The business case study was to be about a thought-of Scottish family-owned company selling high quality Scottish clothing for men and women through its own stores in Inverness, Edinburgh, Glasgow, Aberdeen, and London. The range would comprise sweaters, shirts, jackets, trousers, skirts, bags, ties, belts and on top of that highland wear (kilts and accessories). Would that same concept be feasible on the European continent? Could Copenhagen function as a test market? And if so, how to establish and monitor it?
It was before the internet, so information on what would be the “impossible” part of the concept was difficult to obtain. I entered the shop and I got the needed information.
But I also ended up being measured for and persuaded to try on a kilt. I immediately got a feeling that a kilt was extremely comfortable to wear; that there was nothing feminine about it and that it was certainly different to men’s ordinary garments. In some way I got hooked, so to say.

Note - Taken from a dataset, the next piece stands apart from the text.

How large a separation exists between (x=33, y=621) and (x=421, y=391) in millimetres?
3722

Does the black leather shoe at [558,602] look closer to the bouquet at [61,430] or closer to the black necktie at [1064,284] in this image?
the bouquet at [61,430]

I didn’t buy the kilt, however. It was quite expensive and what should I use it for, even if I was told that the shop had a lot of non-Scottish customers from a lot of countries? However, when I left I had in my hand a business card from the store with my measures written on it, just in case, 36”, 43” 23”, referring to length, hip, and length, and after coming home I made the business case study.
About one year later, having got access to the by then rather new internet, I was considering a revision of the business case study. During my surfing I happened to come to a site where a kilt was pretty much cheaper than the one I had tried on in Edinburgh.
Should, should not? It wouldn’t ruin the family economy in any way, but…
Well, on the Internet I had also seen that non-Scots really did wear kilts, or wanted to…
End of story: A few weeks later I was the owner of a casual kilt plus some accessories.
The quality of my first kilt was not quite up to the standards of the one I had tried on in Edinburgh, but being a non-Scot with absolutely no possibilities to wear a kilt at dress up situations it made the point.
Later I have supplied with some better and more expensive kilts, but without access to cheap kilts I and many others should probably never have started kilt wearing, a thing many fine kilt makers should take into consideration before complaining about competition from cheap kilts.